課題の説明 |
1. 納品物と成果物の記事で、検収が終わった後でも不具合に対応しなければならないルールは、どの法律の何条のものとされていますか。
2. 納品物と成果物の記事で「これは納品から○日を経過したら」で始まる段落を、中身を残したまま短い箇条書きにしてください。
3. 納品物と成果物の記事を、最後の文のあとから引き継いで書き進めてください。

### 文章の一部 ###

ビジネスモデル 納品物と成果物

ビジネスモデル 納品物と成果物


今回は、納品物と成果物について簡単にお話ししていきます。

渡したときには何も言われなかったのに後から「これ直さないと支払わないぞ」と文句を言われた、

受け取ったときは問題なかったのに後で問題が見つかった、

納品した映像作品を自分の実績として表示していいのかわからない、

等、これらは全て今回のお話に関りがある部分です。

■納品物とは

納品物、成果物、目的物、商品、完成品等ビジネスで相手に渡し、又は相手から受け取る「モノ」を示す用語は色々あります。実際契約書でもこれらが混在して記載されることはあります。

具体的には
売買する商品、コンサルタントが作成したレポートや仕様書、デザイナーが作成した映像、ライターが作成した記事、SEが作成したプログラムや要件定義書等でしょうか。
ちなみに弁護士が作成して依頼者に渡す契約書などの文書もこれに含まれます。

■納品物、成果物、目的物、商品、完成品等の違い

まず法律(民法)上、これらは全て「目的物」というくくりに入ります。
「成果物」のみ「(準)委任における(準)委任事務の履行の結果」できたものを「成果」とする(民法648条の2)」という規程がありますが、「成果物」は登場しません。

※「目的物」も定義はありませんが、契約の目的となる物、をいいます。そのまんまです。

ただ契約書では「目的物」という言い方はあまりしません。

売買契約なら「商品」「納品物」
業務委託や請負なら「成果物」「納品物」「完成品」
賃貸借だと「目的となる物品」「目的となる建物」

等でしょうか。

■特に大事な4つの場面
①納品、検品、保証

 まず馴染みがある納品からみましょう。
 モノであれば配送や手渡し、文書であれば郵送やFAX、メール添付、データであればUSB等の記録媒体や圧縮してメール添付、ドライブ共有等で納品することになります。

 納品に対して、「納品したものを○日以内に検品する。○日以内に通知がない場合検収完了とみなす。」といった「納品」「検品」「検収」といった条項があります。
 
 これは納品から○日を経過したら検収完了とみなし、以後原則、返品、交換、修理、訂正を受け付けません、というものです。ご自身が納品する側であれば必ず規定しましょう。でないといつまでたっても、検収が終わらず、請求できないといったトラブルになる場合があります。

 原則、といいましたが、「検品時にわからない不具合が納品から6ヶ月以内に明らかになった場合」は、検収完了後でも対応が必要です。商法526条第2項のルールですが、適用しない旨定めたり、6ヶ月を延長したりできます。

②請求タイミング

 契約書の多くは「末締め翌月末払い」のような締日と請求の記載をしています。
 この「締め」が「納品」なのか「検品」なのかで例えば以下の場合にかわります。

### 用意した資料 ###

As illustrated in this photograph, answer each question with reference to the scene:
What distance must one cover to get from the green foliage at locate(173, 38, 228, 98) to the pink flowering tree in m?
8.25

###

答えの一覧 |
1. 商法526条第2項です。

2.
- 納品から○日たつと、検収完了とみなされる
- その後は原則、返品・交換・修理・訂正を受け付けない
- 納品する側なら必ずこの決まりを入れておく
- 入れないと検収がいつまでも終わらず、請求できないトラブルになることがある

3.
 9月28日に出荷し、30日に納品され、10月2日に検品が完了した場合、「納品」締めであれば9月度の請求対象ですが、「検品」締めですと10月度の請求対象となります。

③危険負担

 危険負担はあまり馴染みがないと思います。
 例えば、商品を工場から出荷してお店に運ぶ途中で商品が火事で焼失した(火事自体は誰のせいでもないとします)場合を考えてみましょう。

・出荷前の工場内で焼失した
・配送中のトラックが事故にあい焼失した
・お店に納品後検品前に焼失した
・お店の検品完了後代金支払前に焼失した

といくつかの段階がありますが、果たしてメーカーはどの段階からお店に対して焼失した商品の代金を請求できる(つまり商品の消失による損失(危険)をお店が負担する)のでしょうか?

 基本的に契約書では「納品後」とする場合が多いです。もちろん変更は可能です。

④知的財産

 契約書では、よく「成果物に含まれる著作権等」といった記載をすることが多いです。これは納品物と区別するというよりも、業務委託や請負で問題となることが多いためです。

 例えば、売買では仮に商品の納品をうけても、その商品の権利(ロゴや著作権、特許権等)が買主に移ることは一般的にありません。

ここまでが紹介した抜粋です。